# Construir un endoesqueleto Terminator T-800 con cartulina.



## Jazz_Light (Jun 27, 2008)

Bueno, esto esto es algo que encontré en internet y me pareció bastante interesante. Quizá los que gustán de las manualidades y son fanáticos de las películas Terminator se interesen en el proyecto.

El endoesqueleto es bastante detallado y viene para cortar y pegar. Las instrucciones están en chino pero con las imagenes adjuntas a las instrucciones se puede deducir lo que hay que hacer.







_Un endoesqueleto Terminator T-800_






_Proyecto terminado en cartulina._



Aquí está el  para bajar la guía.




Saludos.


----------



## DJ DRACO (Jun 28, 2008)

Se supone que este esqueleto tendra movilidad, luces o algun sistema electronico incluido? o simplemente es una copia muy buena del armazon de terminator?


----------



## fernandob (Jun 28, 2008)

me parece muy bueno para reforzar mis viejos huesos si lo hago de titanio ........no sabes si puedo omitir en la construccion ese fierro que le entra en el cul.......
por que me parece que sera incomodo


----------



## Jazz_Light (Jun 28, 2008)

Me parece que tiene cierta movilidad en las articulaciones. No tiene nada además de cartulina, papel y pegamento. Lo que me gustó es que es una copia bastante fiel y a escala del armazón original, lo cual me sirve para tener una idea de como construirlo pero en otro material más resistente, y así poder agregarle implementos y otras cosas.

## INSTRUCCIONES
1) Copia el fragmento del hilo sobre el T-800 que empieza en "me parece muy" y sigue hasta "Jazz_Light (Jun 28, 2008)", cambiando "titanio" por "acero".
2) Contesta estas preguntas con lo que dice el hilo sobre el T-800:
(a) ¿En qué idioma están las instrucciones?
(b) Según Jazz_Light en su segundo mensaje, ¿de qué materiales está hecho el modelo?
(c) ¿En qué fecha se publicó el primer mensaje?
3) Di si cada afirmación coincide con el hilo sobre el T-800 y cita las palabras que lo deciden:
(a) Las instrucciones están en inglés.
(b) El modelo trae luces o algún sistema electrónico.
(c) Jazz_Light considera que el modelo es una copia a escala del armazón original.

[Entradas de datos recopiladas]
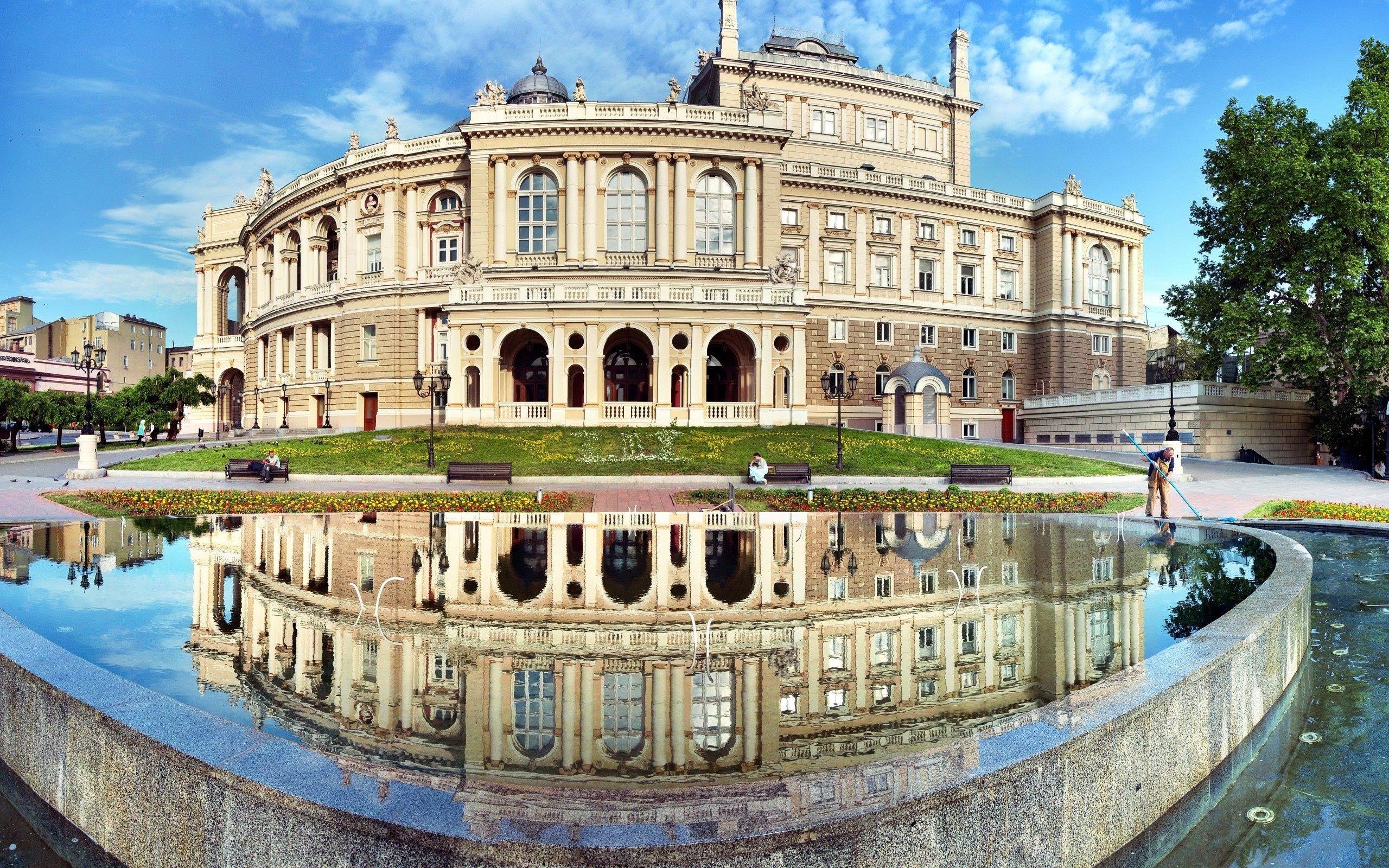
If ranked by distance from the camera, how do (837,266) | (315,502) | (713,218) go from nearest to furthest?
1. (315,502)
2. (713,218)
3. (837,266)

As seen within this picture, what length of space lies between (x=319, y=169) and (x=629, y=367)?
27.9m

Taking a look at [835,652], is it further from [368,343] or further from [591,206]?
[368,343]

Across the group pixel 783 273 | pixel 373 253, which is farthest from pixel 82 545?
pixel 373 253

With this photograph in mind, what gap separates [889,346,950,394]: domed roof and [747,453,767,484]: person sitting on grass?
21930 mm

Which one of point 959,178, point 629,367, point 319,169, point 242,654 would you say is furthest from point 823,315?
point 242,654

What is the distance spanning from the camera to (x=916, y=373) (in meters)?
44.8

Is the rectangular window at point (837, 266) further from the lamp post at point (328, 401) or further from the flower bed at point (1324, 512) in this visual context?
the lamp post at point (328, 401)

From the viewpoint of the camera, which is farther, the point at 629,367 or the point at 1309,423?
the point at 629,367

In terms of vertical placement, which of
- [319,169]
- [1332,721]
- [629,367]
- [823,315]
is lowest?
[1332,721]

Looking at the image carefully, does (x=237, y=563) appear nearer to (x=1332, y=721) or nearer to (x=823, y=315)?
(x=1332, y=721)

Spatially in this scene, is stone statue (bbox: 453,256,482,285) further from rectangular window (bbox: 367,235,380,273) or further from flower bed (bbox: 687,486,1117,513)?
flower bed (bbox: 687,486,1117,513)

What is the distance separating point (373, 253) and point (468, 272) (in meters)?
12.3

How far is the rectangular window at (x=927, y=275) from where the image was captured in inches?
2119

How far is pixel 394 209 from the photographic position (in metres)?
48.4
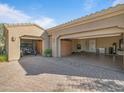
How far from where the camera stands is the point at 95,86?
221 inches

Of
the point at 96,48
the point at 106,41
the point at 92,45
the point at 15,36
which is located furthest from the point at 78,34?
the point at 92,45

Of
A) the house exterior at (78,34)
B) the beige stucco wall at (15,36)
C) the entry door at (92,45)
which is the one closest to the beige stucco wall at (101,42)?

...

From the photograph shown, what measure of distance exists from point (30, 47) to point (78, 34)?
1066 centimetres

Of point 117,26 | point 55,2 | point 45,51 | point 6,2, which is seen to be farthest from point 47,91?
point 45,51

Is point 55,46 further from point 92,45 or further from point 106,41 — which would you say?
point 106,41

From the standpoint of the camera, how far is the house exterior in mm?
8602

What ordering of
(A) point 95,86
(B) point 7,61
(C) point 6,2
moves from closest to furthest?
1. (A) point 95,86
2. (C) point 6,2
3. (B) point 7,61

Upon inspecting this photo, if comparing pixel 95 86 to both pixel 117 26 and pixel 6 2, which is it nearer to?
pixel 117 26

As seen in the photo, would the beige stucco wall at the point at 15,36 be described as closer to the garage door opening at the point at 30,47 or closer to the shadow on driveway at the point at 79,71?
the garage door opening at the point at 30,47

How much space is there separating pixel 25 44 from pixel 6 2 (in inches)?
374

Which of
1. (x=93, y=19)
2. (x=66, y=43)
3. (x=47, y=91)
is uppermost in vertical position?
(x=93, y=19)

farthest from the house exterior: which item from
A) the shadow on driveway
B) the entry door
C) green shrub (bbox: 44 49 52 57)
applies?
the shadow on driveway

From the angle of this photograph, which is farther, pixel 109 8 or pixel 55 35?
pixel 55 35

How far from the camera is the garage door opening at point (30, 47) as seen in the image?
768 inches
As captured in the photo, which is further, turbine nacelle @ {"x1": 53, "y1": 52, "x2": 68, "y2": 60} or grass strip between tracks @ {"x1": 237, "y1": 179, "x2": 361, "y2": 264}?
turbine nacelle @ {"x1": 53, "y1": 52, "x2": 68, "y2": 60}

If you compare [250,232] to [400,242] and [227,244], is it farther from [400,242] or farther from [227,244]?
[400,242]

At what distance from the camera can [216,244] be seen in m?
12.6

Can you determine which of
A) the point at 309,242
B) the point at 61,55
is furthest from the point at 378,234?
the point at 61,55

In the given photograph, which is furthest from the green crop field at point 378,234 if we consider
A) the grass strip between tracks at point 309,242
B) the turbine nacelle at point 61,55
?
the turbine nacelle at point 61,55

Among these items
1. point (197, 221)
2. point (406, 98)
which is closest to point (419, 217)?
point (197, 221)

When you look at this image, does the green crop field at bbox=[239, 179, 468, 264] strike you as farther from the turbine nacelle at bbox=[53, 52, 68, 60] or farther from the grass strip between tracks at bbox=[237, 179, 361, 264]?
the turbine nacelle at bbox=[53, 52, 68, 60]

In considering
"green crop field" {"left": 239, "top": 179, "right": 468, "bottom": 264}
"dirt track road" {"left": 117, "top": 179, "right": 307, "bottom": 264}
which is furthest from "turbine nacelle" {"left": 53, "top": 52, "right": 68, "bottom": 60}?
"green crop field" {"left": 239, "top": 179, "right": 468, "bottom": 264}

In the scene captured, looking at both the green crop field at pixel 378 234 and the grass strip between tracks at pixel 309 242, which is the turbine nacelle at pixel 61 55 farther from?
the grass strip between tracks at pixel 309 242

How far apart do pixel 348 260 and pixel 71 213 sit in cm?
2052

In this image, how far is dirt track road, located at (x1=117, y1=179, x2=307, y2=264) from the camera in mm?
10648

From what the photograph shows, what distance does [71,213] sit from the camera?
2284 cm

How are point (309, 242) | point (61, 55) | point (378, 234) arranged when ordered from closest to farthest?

* * *

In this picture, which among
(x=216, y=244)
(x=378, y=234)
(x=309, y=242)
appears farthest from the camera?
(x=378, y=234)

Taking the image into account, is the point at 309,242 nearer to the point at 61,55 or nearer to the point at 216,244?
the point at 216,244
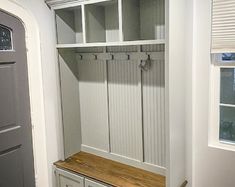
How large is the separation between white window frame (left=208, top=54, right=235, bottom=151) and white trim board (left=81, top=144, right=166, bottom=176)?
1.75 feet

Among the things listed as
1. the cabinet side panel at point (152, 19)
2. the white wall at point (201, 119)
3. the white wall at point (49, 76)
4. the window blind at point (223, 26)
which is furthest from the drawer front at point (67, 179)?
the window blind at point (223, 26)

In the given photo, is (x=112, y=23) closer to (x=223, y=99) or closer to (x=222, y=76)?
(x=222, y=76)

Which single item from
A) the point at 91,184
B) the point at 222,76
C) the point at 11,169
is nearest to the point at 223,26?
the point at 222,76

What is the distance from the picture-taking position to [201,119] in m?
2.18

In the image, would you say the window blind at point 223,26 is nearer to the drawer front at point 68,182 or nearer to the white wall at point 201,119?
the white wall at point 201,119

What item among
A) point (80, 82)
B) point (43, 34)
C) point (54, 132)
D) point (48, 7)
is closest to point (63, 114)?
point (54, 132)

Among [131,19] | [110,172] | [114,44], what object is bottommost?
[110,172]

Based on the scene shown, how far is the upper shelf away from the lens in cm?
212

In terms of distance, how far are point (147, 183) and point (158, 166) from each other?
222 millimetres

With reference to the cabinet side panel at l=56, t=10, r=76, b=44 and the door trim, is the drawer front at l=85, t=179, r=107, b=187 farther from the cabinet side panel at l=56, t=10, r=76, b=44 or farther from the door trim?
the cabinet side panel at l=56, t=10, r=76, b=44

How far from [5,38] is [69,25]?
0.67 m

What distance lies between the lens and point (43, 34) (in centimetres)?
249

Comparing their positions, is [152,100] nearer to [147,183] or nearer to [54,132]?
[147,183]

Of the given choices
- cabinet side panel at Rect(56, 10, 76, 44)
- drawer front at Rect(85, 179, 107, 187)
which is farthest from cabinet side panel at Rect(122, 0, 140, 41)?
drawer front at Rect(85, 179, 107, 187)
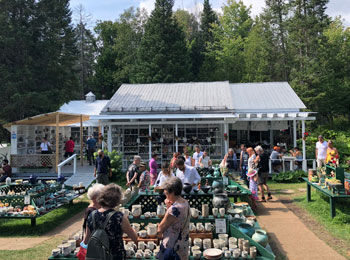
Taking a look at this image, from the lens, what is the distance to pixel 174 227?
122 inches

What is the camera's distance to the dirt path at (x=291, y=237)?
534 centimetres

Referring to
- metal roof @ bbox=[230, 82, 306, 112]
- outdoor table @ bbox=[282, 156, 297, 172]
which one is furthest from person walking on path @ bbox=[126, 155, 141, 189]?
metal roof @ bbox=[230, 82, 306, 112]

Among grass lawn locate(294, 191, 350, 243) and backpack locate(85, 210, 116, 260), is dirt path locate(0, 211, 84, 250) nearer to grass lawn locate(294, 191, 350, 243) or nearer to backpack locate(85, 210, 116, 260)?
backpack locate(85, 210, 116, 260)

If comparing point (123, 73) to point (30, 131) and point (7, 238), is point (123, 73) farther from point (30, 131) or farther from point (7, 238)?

## SOLUCIONES
1)
me parece muy bueno para reforzar mis viejos huesos si lo hago de acero ........no sabes si puedo omitir en la construccion ese fierro que le entra en el cul.......
por que me parece que sera incomodo


----------



## Jazz_Light (Jun 28, 2008)

2)
(a) En chino.
(b) De cartulina, papel y pegamento.
(c) Jun 27, 2008.

3)
(a) No: "Las instrucciones están en chino".
(b) No: "No tiene nada además de cartulina, papel y pegamento."
(c) Sí: "es una copia bastante fiel y a escala del armazón original".